Source extract:
───

In all of these areas there is a perception that the reality falls short of commercial best practice and that, as a consequence it can be concluded governments may not be making optimal use of the resources they raise from the taxpayer. At a time when across the world it is vital to maintain public confidence in government, these shortfalls need addressing.


While there has been progress with ensuring financial people have the correct remit in some jurisdictions government, for example following the Likierman and Keegan reforms in the UK – in most cases reform efforts have not gone far enough or been fully embedded. Many government  departments, in many countries continue to make senior financial appointments from policy ‘stream’ officials. Including appointments into posts where, in business, it would be unthinkable that they should not be occupied by anything other than trained, qualified financial professionals.  If policy officials feel they are being excluded from senior management roles, then the answer is surely to equip more of the people from that discipline with the necessary financial management skills and experience, before they are considered to be eligible to hold such posts.

Empowerment and roles

Ultimately financial managers can only make a positive impact on an organisation where they have been empowered and given the remit to do so. While some governments have genuinely brought their senior financial people into empowered executive management positions, in many government organisations, this has not been the case.  Not all organisations have their ‘finance director’ on the board and many constrain their role to focus more on aspects of reporting than participating in organisational strategy and planning.  Too often the finance director sits below board level and reports to a board member such as a ‘Director General of Resources’ who has a wider remit and is often from a policy discipline background.  Such approaches limit the ability of senior financial managers to use their skills effectively for the benefit of the organisation.  It also sends out a message that finance is not part of strategic planning or decision making.

───

Available data:

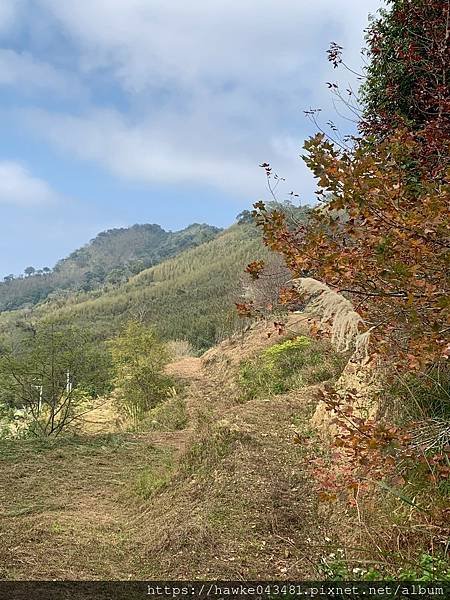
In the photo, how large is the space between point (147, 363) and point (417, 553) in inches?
495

───

Challenges:
**1.** According to the excerpt on public-sector finance, which UK reforms are given as an example of progress in giving financial people the correct remit?
**2.** Rewrite the stretch of the excerpt on public-sector finance from "While there has" through "hold such posts.", putting "inconceivable" in place of "unthinkable".
The listing isn't needed for any of this.

Responses per task:
**1.** The Likierman and Keegan reforms.

**2.**
While there has been progress with ensuring financial people have the correct remit in some jurisdictions government, for example following the Likierman and Keegan reforms in the UK – in most cases reform efforts have not gone far enough or been fully embedded. Many government  departments, in many countries continue to make senior financial appointments from policy ‘stream’ officials. Including appointments into posts where, in business, it would be inconceivable that they should not be occupied by anything other than trained, qualified financial professionals.  If policy officials feel they are being excluded from senior management roles, then the answer is surely to equip more of the people from that discipline with the necessary financial management skills and experience, before they are considered to be eligible to hold such posts.